Older people, who represent the vast majority of Americans who are fully vaccinated against the coronavirus, are emerging this spring with the daffodils, tilting their faces to the sunlight outdoors. They are filling restaurants, hugging grandchildren and booking flights.
Marcia Bosseler is back to playing Ping-Pong — and beating all the men, she says — at her apartment complex in Coral Gables, Fla.

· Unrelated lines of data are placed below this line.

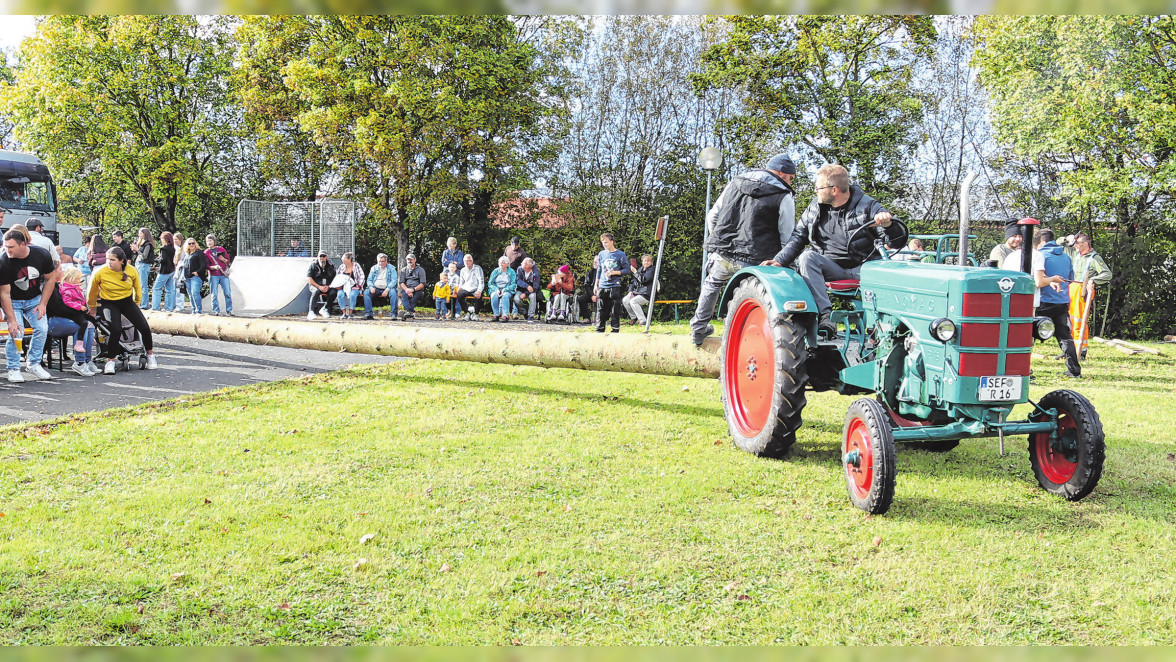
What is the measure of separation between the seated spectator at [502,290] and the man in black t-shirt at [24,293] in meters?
9.56

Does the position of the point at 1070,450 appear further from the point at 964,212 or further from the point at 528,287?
the point at 528,287

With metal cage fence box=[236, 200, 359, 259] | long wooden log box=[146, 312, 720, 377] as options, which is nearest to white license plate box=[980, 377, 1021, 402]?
long wooden log box=[146, 312, 720, 377]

Randy and Rochelle Forester went out to eat with another couple for the first time in a year, and Ms. Forester celebrated the pleasure of being “out of sweats, to put on some pretty earrings and lipstick and be back in the world a little bit.” Fully vaccinated, Louis Manus Jr., an 82-year-old Navy veteran in Rapid City, S.D., is getting ready for his first vintage car club meeting in a year.
The upside-down world in which older Americans are drinking more martinis inside restaurants at a far greater rate than millennials will be short-lived.It’s a fleeting Covid-era interregnum in which the elders celebrate while their younger counterparts lurk in grocery stores in search of leftover shots or rage on social media, envious of those who have received a vaccine. In a few months, all that will most likely be over, and vaccines will be available to all who want them.
For now, about two-thirds of Americans over 65 have started the vaccination process and nearly 38 percent are fully vaccinated, compared with 12 percent of the overall population, giving the rest of the nation a glimpse into the after times.
“I am just enjoying my life,” said Robbie Bell, 75, who recently went out with two friends for a birthday celebration in Miami — one of whom was hospitalized last year with a dangerous case of Covid — and even hit the dance floor.